Это был Джурха. Он растерянно замолк.
– Так чего тебе! – ворчливо переспросила Мелано.
– Да вот... – косясь на тахту, Звиадаури  перешел на шепот. – Царапина у меня... Зелья твоего надобно или мази какой... Чтоб до следующего похода зажило...
Говоря все это, Джурха не сводил глаз от спящей. Сказанные в шутку слова князя засели занозой, беспокоя и вызывая обвал других мыслей. Еще там, в засаде, наблюдая за ней, приметил, как красива и стройна была эта молодая женщина, бог знает, кому принадлежавшая и кем приласканная...
Мелано, перебирая свои мази, заметила горячий взгляд юноши.
– Чего уставился на спящую женщину! – опять зашипела она, нахмурив брови. – Срам тебе, молодец!
Джурха смутился.
– Я такого никогда не видел... Она ласкала гранаты, тетя Мелано. Ласкала гранаты и пела...

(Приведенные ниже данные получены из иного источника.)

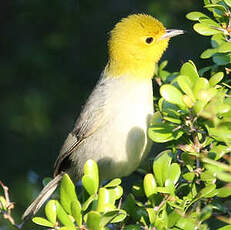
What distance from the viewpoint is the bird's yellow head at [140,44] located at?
4.17 m

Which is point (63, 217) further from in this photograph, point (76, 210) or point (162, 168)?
point (162, 168)

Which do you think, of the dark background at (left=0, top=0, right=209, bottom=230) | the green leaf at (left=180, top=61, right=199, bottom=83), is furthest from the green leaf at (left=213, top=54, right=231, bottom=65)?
the dark background at (left=0, top=0, right=209, bottom=230)

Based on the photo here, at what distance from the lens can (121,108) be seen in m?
3.98

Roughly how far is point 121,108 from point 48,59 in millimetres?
2370

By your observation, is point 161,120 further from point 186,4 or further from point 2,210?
point 186,4

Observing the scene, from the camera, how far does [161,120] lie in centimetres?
278

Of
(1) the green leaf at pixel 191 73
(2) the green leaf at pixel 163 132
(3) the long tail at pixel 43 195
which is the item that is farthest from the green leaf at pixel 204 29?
(3) the long tail at pixel 43 195

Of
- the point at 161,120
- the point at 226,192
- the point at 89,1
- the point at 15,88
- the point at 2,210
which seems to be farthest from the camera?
the point at 15,88

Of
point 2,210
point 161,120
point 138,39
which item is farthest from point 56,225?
point 138,39

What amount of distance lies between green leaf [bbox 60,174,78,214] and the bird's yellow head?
1.81 m

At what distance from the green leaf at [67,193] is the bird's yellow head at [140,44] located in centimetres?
181

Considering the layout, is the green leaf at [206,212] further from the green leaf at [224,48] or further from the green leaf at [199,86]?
the green leaf at [224,48]

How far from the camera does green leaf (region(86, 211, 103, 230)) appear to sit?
2189 millimetres

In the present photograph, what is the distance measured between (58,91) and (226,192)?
3.84 meters
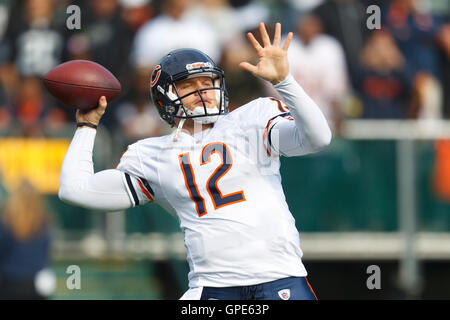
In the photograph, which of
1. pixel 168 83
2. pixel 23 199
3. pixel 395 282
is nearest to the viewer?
pixel 168 83

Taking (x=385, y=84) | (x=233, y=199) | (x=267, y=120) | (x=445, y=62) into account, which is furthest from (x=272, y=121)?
(x=445, y=62)

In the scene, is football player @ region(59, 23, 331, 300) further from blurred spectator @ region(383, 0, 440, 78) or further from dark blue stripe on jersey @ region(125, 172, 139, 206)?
blurred spectator @ region(383, 0, 440, 78)

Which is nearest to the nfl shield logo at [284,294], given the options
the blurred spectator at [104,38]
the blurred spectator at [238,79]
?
the blurred spectator at [238,79]

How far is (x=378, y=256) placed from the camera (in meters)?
8.72

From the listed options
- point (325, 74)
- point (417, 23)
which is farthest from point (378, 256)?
point (417, 23)

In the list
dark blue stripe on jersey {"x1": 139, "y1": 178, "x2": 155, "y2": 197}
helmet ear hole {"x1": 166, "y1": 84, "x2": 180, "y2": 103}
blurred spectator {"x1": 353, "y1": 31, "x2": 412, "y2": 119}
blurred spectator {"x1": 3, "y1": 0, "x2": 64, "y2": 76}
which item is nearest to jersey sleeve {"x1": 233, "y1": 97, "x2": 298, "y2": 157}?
helmet ear hole {"x1": 166, "y1": 84, "x2": 180, "y2": 103}

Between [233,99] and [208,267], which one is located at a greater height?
[233,99]

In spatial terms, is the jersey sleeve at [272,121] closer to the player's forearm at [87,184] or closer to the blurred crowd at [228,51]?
the player's forearm at [87,184]

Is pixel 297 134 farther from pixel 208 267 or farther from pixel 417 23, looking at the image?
pixel 417 23

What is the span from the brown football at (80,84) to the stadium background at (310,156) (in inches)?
141

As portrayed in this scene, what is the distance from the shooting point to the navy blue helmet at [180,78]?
4.57 metres

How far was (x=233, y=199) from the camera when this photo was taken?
14.3 feet

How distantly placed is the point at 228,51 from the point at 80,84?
13.0ft

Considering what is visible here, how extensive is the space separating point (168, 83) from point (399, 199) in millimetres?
4690
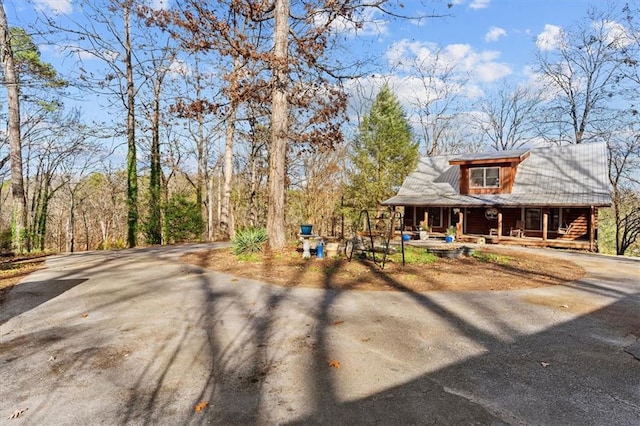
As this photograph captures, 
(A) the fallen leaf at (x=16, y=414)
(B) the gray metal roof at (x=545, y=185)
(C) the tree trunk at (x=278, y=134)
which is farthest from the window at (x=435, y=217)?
(A) the fallen leaf at (x=16, y=414)

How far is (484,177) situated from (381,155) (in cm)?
803

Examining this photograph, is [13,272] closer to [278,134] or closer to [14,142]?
[14,142]

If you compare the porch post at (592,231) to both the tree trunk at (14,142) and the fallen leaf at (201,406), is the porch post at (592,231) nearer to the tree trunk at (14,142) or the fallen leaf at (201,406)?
the fallen leaf at (201,406)

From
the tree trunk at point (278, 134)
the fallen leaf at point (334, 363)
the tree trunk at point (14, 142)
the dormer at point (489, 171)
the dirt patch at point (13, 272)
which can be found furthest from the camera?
the dormer at point (489, 171)

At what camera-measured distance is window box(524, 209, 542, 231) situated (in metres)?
17.7

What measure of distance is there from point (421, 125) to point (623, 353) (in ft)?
95.4

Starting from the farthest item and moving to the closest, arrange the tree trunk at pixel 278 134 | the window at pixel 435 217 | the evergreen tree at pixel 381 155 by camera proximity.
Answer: the evergreen tree at pixel 381 155, the window at pixel 435 217, the tree trunk at pixel 278 134

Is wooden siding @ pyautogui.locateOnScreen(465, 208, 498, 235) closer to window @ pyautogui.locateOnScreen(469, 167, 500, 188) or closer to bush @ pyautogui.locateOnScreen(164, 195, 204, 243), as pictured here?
window @ pyautogui.locateOnScreen(469, 167, 500, 188)

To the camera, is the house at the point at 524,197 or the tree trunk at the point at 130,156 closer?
the tree trunk at the point at 130,156

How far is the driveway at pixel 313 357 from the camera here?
2.59m

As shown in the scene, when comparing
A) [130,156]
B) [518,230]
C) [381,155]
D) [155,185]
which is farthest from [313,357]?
[381,155]

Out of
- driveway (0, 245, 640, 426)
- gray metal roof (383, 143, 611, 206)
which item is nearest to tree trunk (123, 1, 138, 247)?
driveway (0, 245, 640, 426)

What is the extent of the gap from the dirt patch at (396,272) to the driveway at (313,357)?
680 millimetres

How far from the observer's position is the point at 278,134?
1001 centimetres
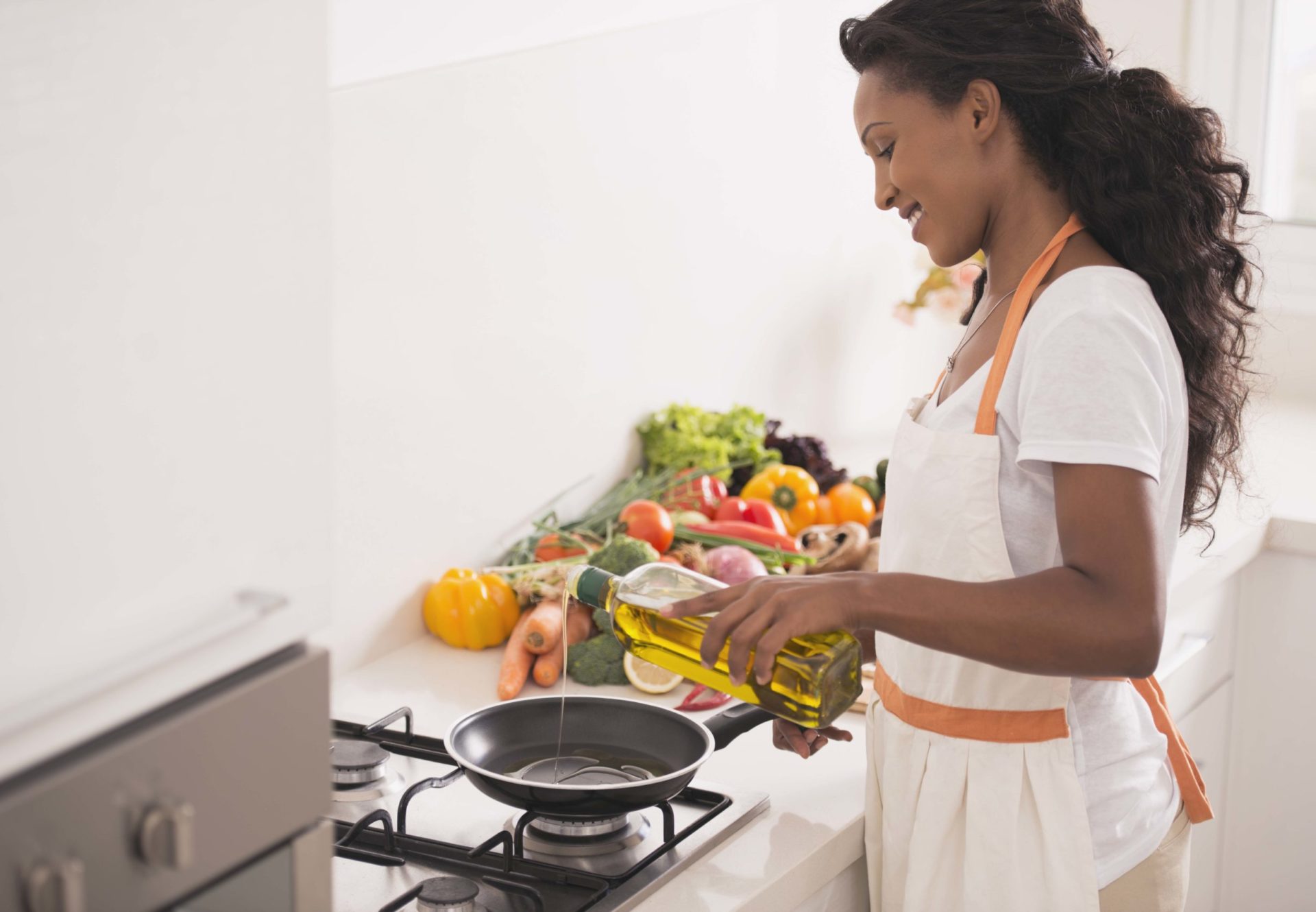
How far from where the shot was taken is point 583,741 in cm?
126

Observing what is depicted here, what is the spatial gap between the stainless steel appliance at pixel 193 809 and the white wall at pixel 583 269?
0.95 m

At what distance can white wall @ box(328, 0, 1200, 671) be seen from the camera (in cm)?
161

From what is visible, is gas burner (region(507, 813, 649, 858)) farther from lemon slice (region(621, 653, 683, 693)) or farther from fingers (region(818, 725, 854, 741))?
lemon slice (region(621, 653, 683, 693))

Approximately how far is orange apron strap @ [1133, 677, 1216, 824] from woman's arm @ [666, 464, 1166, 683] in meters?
0.26

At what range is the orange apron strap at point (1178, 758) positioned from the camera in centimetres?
115

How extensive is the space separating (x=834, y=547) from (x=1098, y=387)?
1011mm

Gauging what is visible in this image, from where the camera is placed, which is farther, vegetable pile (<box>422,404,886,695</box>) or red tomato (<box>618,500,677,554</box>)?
red tomato (<box>618,500,677,554</box>)

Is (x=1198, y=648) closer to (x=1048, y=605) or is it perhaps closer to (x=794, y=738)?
(x=794, y=738)

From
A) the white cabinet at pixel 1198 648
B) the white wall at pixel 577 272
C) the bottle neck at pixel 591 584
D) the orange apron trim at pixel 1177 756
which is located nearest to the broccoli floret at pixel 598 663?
the white wall at pixel 577 272

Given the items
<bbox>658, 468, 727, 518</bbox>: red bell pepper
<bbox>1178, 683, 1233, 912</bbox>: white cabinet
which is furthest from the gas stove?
<bbox>1178, 683, 1233, 912</bbox>: white cabinet

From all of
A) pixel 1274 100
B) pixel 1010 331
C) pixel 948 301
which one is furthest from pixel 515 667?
pixel 1274 100

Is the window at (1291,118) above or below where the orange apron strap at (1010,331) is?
above

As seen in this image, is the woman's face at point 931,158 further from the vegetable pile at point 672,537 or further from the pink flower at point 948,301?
the pink flower at point 948,301

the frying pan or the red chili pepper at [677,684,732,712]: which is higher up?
the frying pan
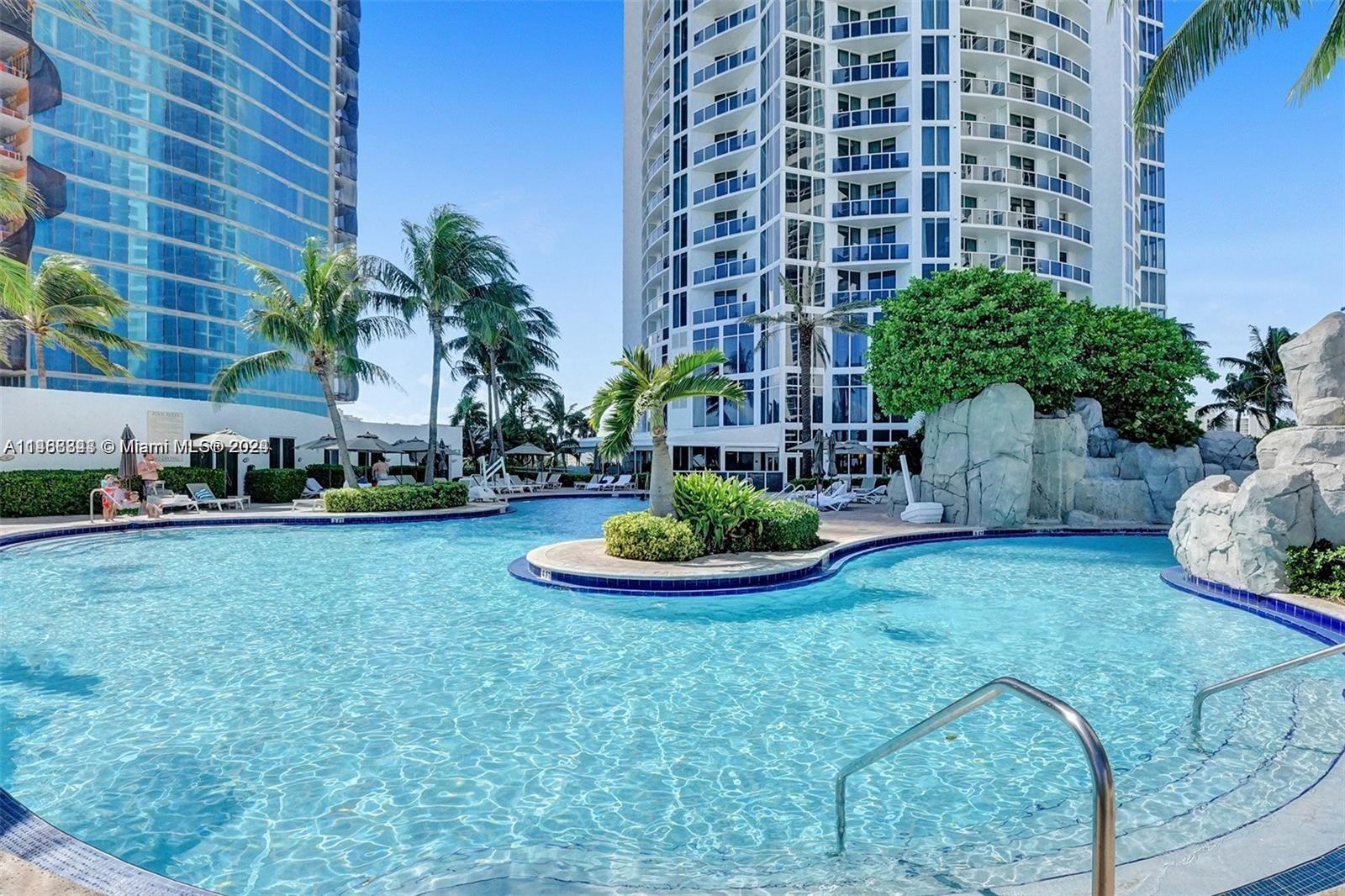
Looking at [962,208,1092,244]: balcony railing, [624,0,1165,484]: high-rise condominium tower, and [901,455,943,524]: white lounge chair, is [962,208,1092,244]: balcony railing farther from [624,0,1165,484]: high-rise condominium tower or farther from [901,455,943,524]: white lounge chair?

– Ну, ласкала, а тебе­то что от этого?
Во взгляде женщины проскользнула затаенная тоска.
– Не видел я, чтобы... – растерянно повторил Звиадаури. – Чудно это...
– Чудно... – сердито передразнила Мелано. – Не все вам саблей махать! На тебе твою мазь, обмоешь вином рану и потом намажешь... Чудно, вишь ли, ему!
Джурха молча взял мазь, напоследок метнул взгляд в сторону спящей и торопливо исчез...
...Зачастил после этого Звиадаури в лачугу тети Мелано. И Шарбану уже не шарахалась от него, как вначале. Джурха приносил ей то охапку осенних цветов, то леденцы, то редкие для гор фрукты... А однажды, вернувшись из очередного похода, привез целую корзину спелых гранатов. Молча поставив корзину около нее, тяжело сел, с каменным лицом уставясь в очаг.
– Пойду, траву какую соберу... – Мелано, чуть кивнув, вышла, улыбаясь.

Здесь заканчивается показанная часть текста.